The NRC Seven: Petitioning the NRC over Safety

March 4, 2016
Dave Lochbaum

Roy Mathew, Sheila Way, Swagata Som, Gurcharan Singh Matharu, Tania Martinez Navedo, Thomas Koshy, and Kenneth Miller—the NRC Seven— are not names as well known as Scott Carpenter, Gordon Cooper, John Glenn, Gus Grissom, Wally Schirra, Alan Shepard, and Deke Slayton—the Mercury Seven astronauts—but their courage and service to the country are comparable.

Fig. 1 (

Fig. 1  Project Mercury Astronauts (Source: Wikipedia)

The Mercury Seven climbed into space capsules atop vast amounts of highly flammable fuel to be fired out of the earth’s atmosphere.

The NRC Seven filed a petition with their employer seeking to resolve a safety problem affecting every operating nuclear plant in the United States, and the handful of new reactors currently under construction.

The Mercury Seven wore special gear to protect them from the harsh environment they could encounter during their journeys.

Hopefully, the NRC Seven will not encounter a harsh environment in response to their efforts to protect millions of Americans from a longstanding nuclear safety problem.

The key milestones leading to the NRC Seven submitting their petition are summarized below.

Revealing the problem: Byron event on January 30, 2012

As described in Fission Stories #111, the Phase C connection for a three-phase power source to Byron Unit 2 from the plant’s switchyard broke loose and fell to the ground (Fig. 2).

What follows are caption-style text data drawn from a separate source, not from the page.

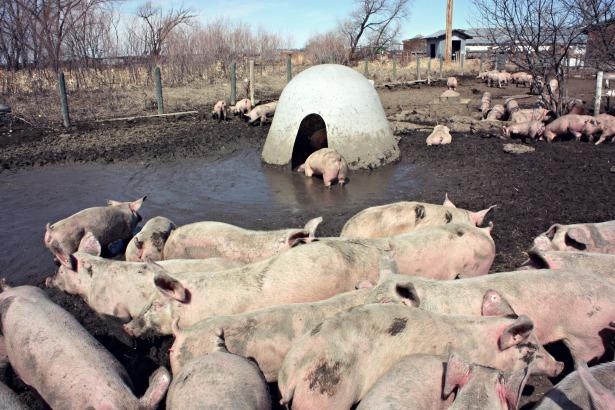 Piggies5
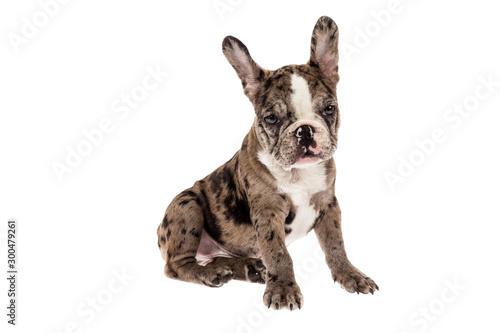 Tender mascot - french bulldog merle baby, photo on white background.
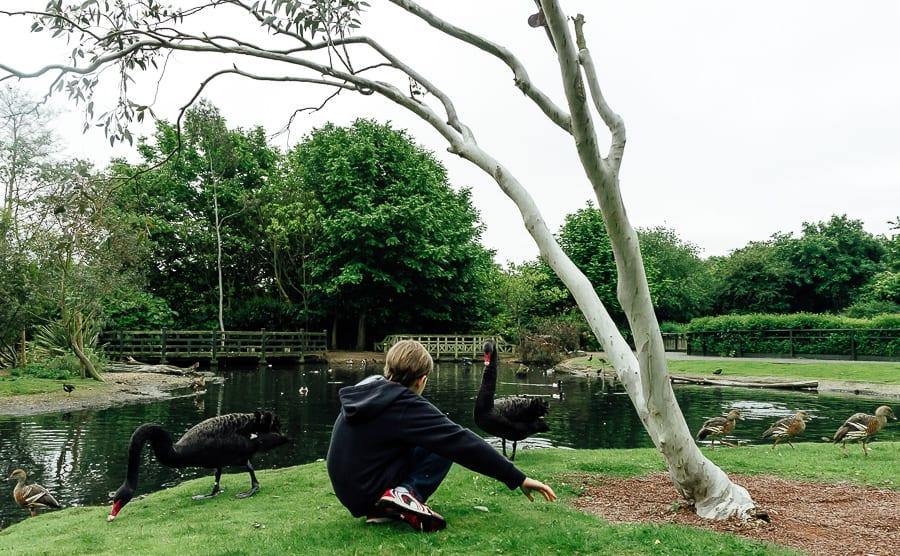 London Wetland Centre Theo black swans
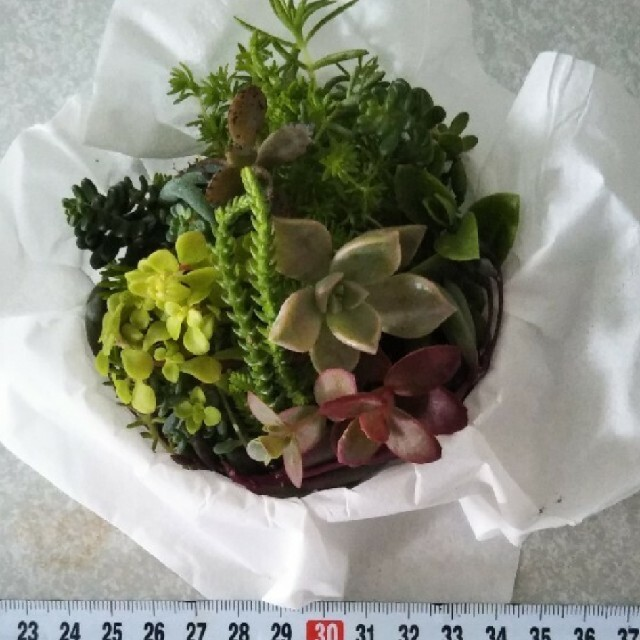 多肉植物 詰合せ 品種色々です ハンドメイドのフラワー/ガーデン(プランター)の商品写真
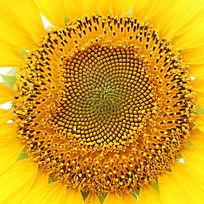 太阳花向日葵花心花盘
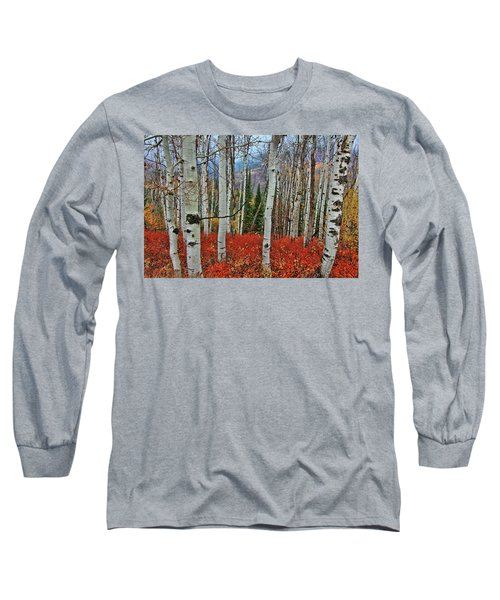 Rocky Mountain Fall Long Sleeve T-Shirt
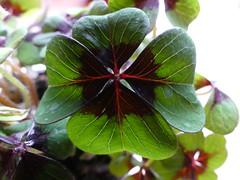 Good luck (Travelling and more) Tags: new year charm lucky clover fourleaf glck kleeblatt cloverleaf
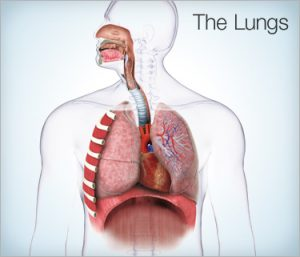 the-lungs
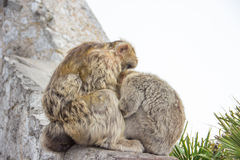 Gibraltar barbary ape monkey macaque Royalty Free Stock Images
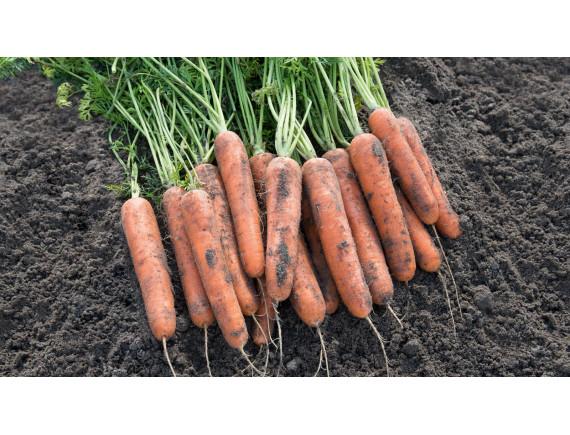 Морковь Ньюхолл F1 (0.3 гр)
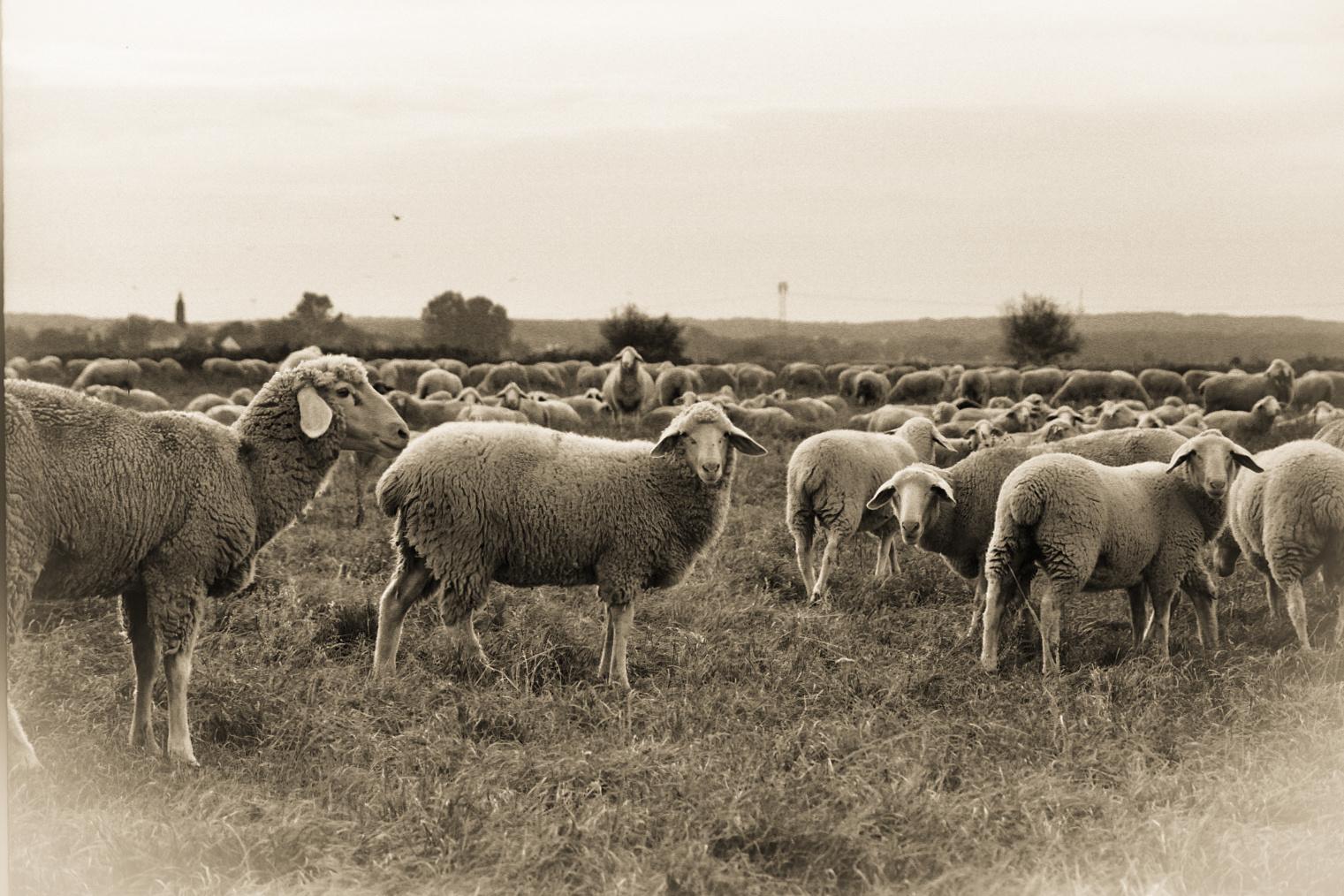 Die Herde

The open phase condition was detected, causing the automatic shut down of the reactor.

Fig. 2 (

Fig. 2 (Source: NRC)

But the open phase was not detected by the protection system for the two electrical circuits that supply electricity to vital equipment needed to cool the reactor core and perform other safety functions. Those electrical circuits continued to receive electricity from the degraded power source for about eight minutes until workers manually opened breakers to isolate the equipment and trigger automatic switchovers to a reliable power source.

A design vulnerability prevented the protection system from detecting the open phase condition affecting these two vital electrical circuits. The system compared Phase A to Phase B and Phase B to Phase C and required detections from both comparisons to trigger automatic protective actions. The Phase C failure was detected by the Phase B to Phase C comparison, but not by the other comparison. So, no automatic protection measures happened.

The open phase condition did not directly affect the emergency diesel generators. The emergency diesel generators stepped in at Byron to enable workers to sustain cooling of the reactor core.

The NRC calculated that the event at Byron posed a risk of core damage of approximately 1×10-4 per reactor year, or having one reactor meltdown due to an open phase condition every 10,000 years. That sounds like, and is, a low risk. But in nuclear safety, it’s a relatively high number. Risks are typically in the 1×10-6 per reactor year range.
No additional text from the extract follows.